Sep 5,2011 05:09 by Sara Lau0
The book can be roughly divided into two sections. The first major section talks about the 2D programming while the second part, which is comparatively short, revolves around achieving a 3D graphical effect in your browser.
The framework of the book is also crystal-clear: at first, it centers on creating animated characters and in-game items; then it discusses how characters’ interaction and progression are achieved; and finally, the book explains the steps to program intense actions against enemies. Of course, it also incorporates detailed instructions to add background music and to create sound effects.
There is the subject X3DOM cut in the last part of the book which is still dominated by practical examples, guiding you through to create a complete game.
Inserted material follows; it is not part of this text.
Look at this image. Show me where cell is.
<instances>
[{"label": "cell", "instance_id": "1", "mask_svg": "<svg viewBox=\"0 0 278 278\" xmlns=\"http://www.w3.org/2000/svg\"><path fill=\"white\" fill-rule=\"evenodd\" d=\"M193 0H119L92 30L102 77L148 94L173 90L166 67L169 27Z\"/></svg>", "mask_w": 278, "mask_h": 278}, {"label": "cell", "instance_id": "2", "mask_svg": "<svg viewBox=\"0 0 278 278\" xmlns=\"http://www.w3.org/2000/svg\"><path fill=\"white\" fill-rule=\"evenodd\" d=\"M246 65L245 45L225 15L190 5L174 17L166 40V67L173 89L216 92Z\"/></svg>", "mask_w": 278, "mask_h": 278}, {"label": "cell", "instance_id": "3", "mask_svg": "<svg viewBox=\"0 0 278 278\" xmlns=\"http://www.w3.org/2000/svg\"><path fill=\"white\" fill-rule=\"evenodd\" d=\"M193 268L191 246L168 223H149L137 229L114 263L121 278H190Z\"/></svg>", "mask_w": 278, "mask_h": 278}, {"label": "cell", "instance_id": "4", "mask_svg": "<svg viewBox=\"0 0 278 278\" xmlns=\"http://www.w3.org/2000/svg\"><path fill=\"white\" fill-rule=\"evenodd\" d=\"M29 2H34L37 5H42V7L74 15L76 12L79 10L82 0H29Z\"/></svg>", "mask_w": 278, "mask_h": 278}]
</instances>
The difference is that the game is programmed in a 3D environment this time.
All code examples can be downloaded from the author’s website, so we are spared the hassle of retyping them. All examples, except the games with sound samples, are able to run in the Firefox browser (version 6.0.1) and Opera. And according to the author, the sound samples will run on Google Chrome. He also explained that their malfunction in Firefox and Opera is due to the lack of relevant implementations.
However, the book is not recommended for beginners and green-hand programmers. The statement may not be understandable by all potential readers, but it is certainly reasonable. Of course, there are other people who own lots of programming experience. This group of audiences, however, is definitely recommended to read this book. HTML5 boasts great potential to reshape the online gaming industry, so you are advised to take a look at the book which can be bought from Amazon with around 25 Euros.